A sensibilidade de Lula a esses argumentos
sugere que ele continua vendo a inflação baixa como uma pré-condição para seu
êxito político. Esse diagnóstico marcou seus dois primeiros mandatos, e segue
válido. Também mostra que suas críticas à política monetária não foram pautadas
só pelo desejo de baixar artificialmente os juros para impulsionar o
crescimento econômico, mas por sua percepção sobre o atual presidente do banco,
Roberto Campos Neto. O Palácio do Planalto e a cúpula do Partido dos
Trabalhadores veem o executivo, indicado ao cargo pelo ex-presidente Jair
Bolsonaro, como um “inimigo dentro do governo” - e suspeitam profundamente de
qualquer decisão de política monetária mais dura tomada por ele.
Isso sugere que o Planalto vai reagir de
forma diferente a decisões duras em política monetária se vierem de alguém em
quem Lula confie. Por isso, é bem provável que ele indique Galípolo para
suceder Campos Neto - mesmo após seus votos pela manutenção da Selic, e ainda
que seu discurso seja mais duro. O próprio presidente disse publicamente que
não vai indicar alguém que apenas vá seguir seus desejos, e que essa pessoa
terá liberdade para tomar decisões com as quais talvez não concorde.
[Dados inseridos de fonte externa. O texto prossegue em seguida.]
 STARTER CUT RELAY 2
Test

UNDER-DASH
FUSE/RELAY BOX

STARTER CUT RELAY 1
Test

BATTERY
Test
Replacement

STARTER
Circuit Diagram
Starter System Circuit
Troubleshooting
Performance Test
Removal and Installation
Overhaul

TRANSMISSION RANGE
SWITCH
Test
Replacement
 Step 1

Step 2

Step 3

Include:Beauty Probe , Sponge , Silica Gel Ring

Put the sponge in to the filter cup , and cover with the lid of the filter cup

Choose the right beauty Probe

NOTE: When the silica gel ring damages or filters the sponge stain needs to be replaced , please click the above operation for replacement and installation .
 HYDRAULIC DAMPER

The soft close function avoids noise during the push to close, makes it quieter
Por outro lado, essa “virada” construtiva
mostrou que o presidente e governo seguem altamente influenciados por um país
profundamente dividido e polarizado - o que é uma má notícia se houver
dificuldades políticas e econômicas à frente.
A reação tardia de Lula à desancoragem de
expectativas e à depreciação de ativos mostrou como ele se aferrou a uma
leitura política de uma questão mais econômica.
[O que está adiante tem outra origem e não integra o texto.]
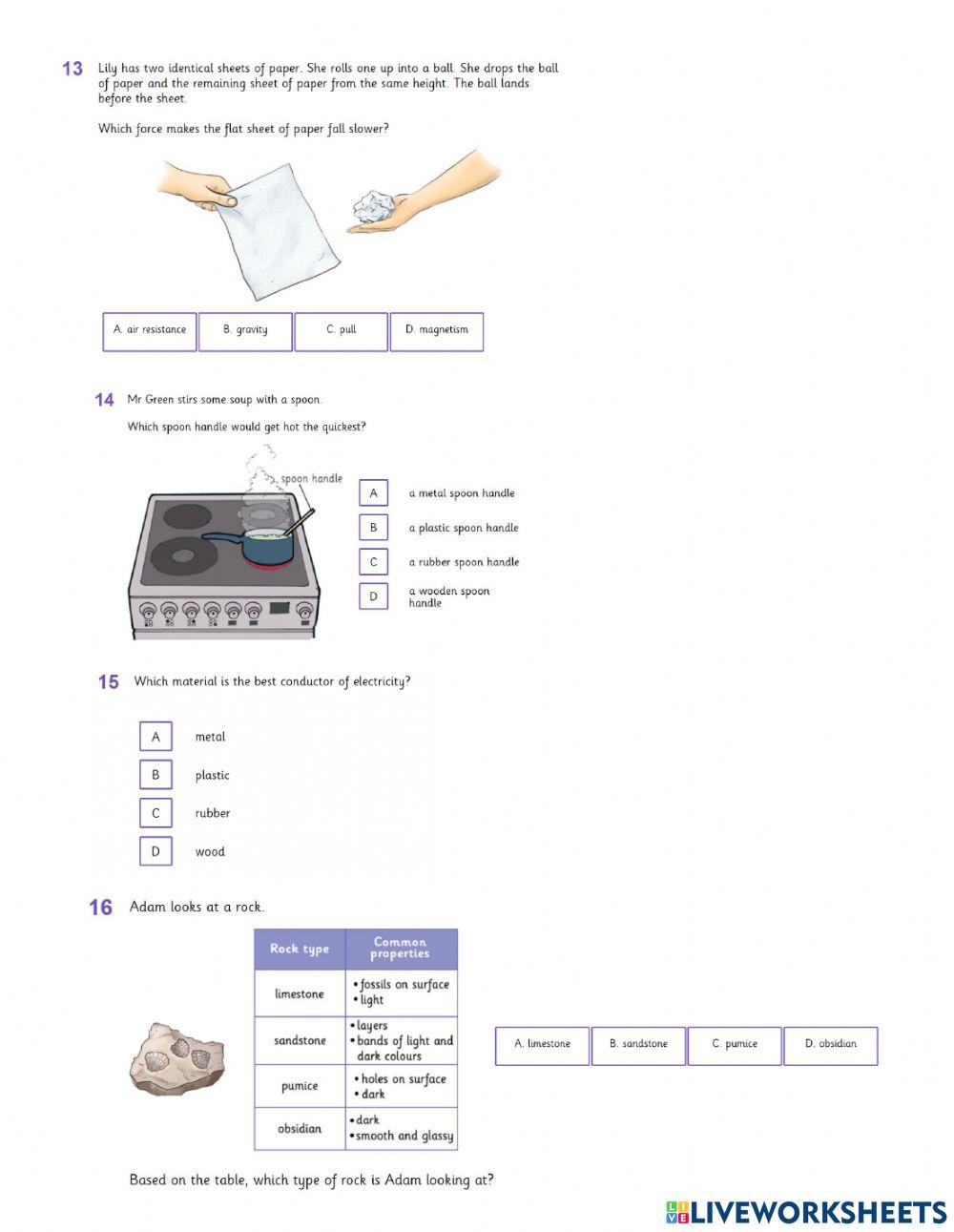 13 Lily has two identical sheets of paper. She rolls one up into a ball. She drops the ball of paper and the remaining sheet of paper from the same height. The ball lands before the sheet.

Which force makes the flat sheet of paper fall slower?

A. air resistance
B. gravity
C. pull
D. magnetism

14 Mr Green stirs some soup with a spoon.

Which spoon handle would get hot the quickest?

spoon handle

A a metal spoon handle
B a plastic spoon handle
C a rubber spoon handle
D a wooden spoon handle

15 Which material is the best conductor of electricity?

A metal
B plastic
C rubber
D wood

16 Adam looks at a rock.

| Rock type | Common properties |
|---|---|
| limestone | • fossils on surface • light |
| sandstone | • layers • bands of light and dark colours |
| pumice | • holes on surface • dark |
| obsidian | • dark • smooth and glassy |

A. limestone
B. sandstone
C. pumice
D. obsidian

Based on the table, which type of rock is Adam looking at?

LIVEWORKSHEETS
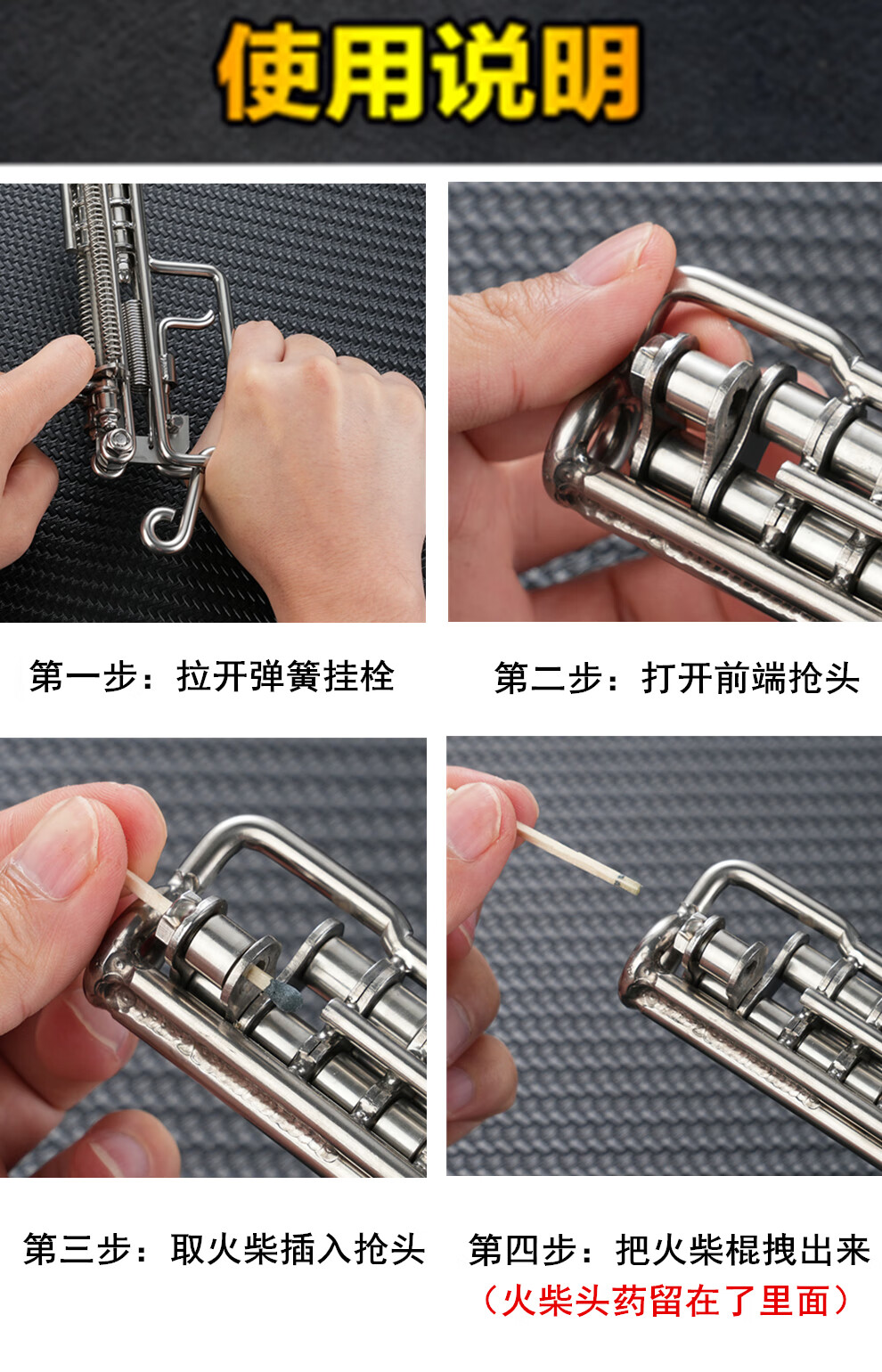 使用说明

第一步：拉开弹簧挂栓

第二步：打开前端抢头

第三步：取火柴插入抢头

第四步：把火柴棍拽出来
（火柴头药留在了里面）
A crise de confiança entre o mercado vinha se
alastrando há tempos, impulsionada pela mudança das metas fiscais de 2025 e
2026 em abril e, principalmente, pelo racha na divisão do Copom (entre
indicados por Lula e Bolsonaro) sobre o ritmo de queda da Selic. As
expectativas de inflação foram subindo, e o real depreciando ao longo de maio e
junho.
Presidente e governo seguem altamente
influenciados por um país profundamente dividido e polarizado
Embora Haddad tenha atuado para iniciar uma
agenda de controle de gastos e convencido Lula a publicar um decreto
regulamentando a meta contínua de inflação para contornar a queda de confiança,
o Planalto fazia outra leitura dessa desancoragem. O entendimento era que, se a
economia tinha desempenho melhor do que os economistas projetavam no início do
ano e a inflação estava controlada, a crise de confiança era resultado de um
ataque especulativo vindo de um setor privado conservador, com raízes bolsonaristas,
visando enfraquecer Lula para eleger um candidado de oposição em 2026.
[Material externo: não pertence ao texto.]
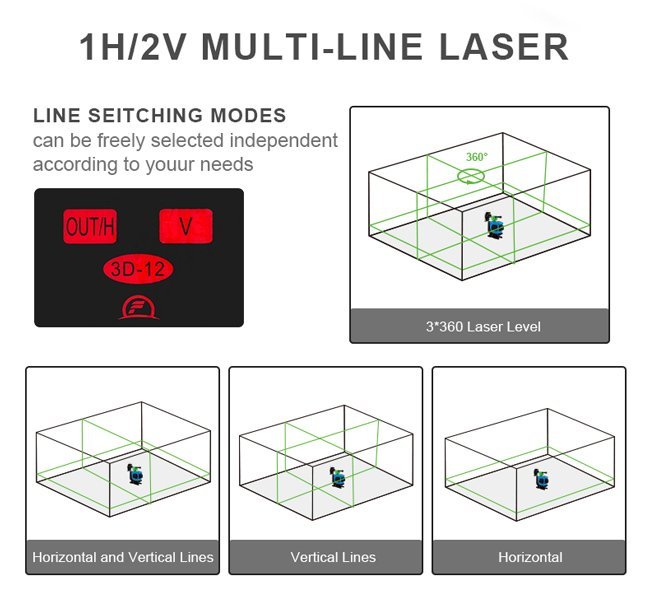 1H/2V MULTI-LINE LASER

LINE SEITCHING MODES
can be freely selected independent according to youur needs

OUT/H
V
3D-12

360°

3*360 Laser Level

Horizontal and Vertical Lines

Vertical Lines

Horizontal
Logo, a primeira reação do presidente foi se
revoltar contra esse “ataque especulativo”, aumentar suas críticas ao BC e
afirmar que não faria um ajuste fiscal às custas de demandas sociais.
Eventualmente, a depreciação do câmbio levou à conclusão de que não importava
se a desancoragem era injusta - e que o governo precisava agir para evitar que
ela se intensificasse.
Mas essa correção de rota demorou - e ocorreu
mais de dois anos antes do pleito presidencial de 2026, e com o Planalto ainda
muito confiante nas chances de reeleição de Lula. Logo, ficou mais fácil para o
ministro da Fazenda argumentar que um ajuste em 2024 facilitará o resultado
eleitoral em dois anos. Foi nesse contexto que Haddad encontrou condições
políticas para reagir com maior responsabilidade fiscal.
Mas se, em 2025 ou 2026, Lula tiver menos
apoio político e sentir sua reeleição mais ameaçada, a reação de seu governo
pode ser diferente. Sua equipe tenderá a enxergar críticas do setor privado ou
depreciação de ativos sob um viés político-eleitoral de um setor privado
conservador visando derrubá-lo. Se, este ano, o ministro da Fazenda conseguiu
convencer o presidente a anunciar medidas que sinalizam maior responsabilidade
fiscal, próximo da eleição e com Lula mais desesperado a pressão será para
aprovar exceções à regra fiscal para garantir a vitória nas urnas.
No atual ambiente político, governo e
oposição enxergam o outro lado como uma ameaça ao estado democrático de
direito. Fica cada vez mais claro que essa situação tem repercussões perigosas
para a política econômica: polui a capacidade do governo de ler “sinais” do
setor privado e aumenta a ânsia de evitar a vitória dos adversários.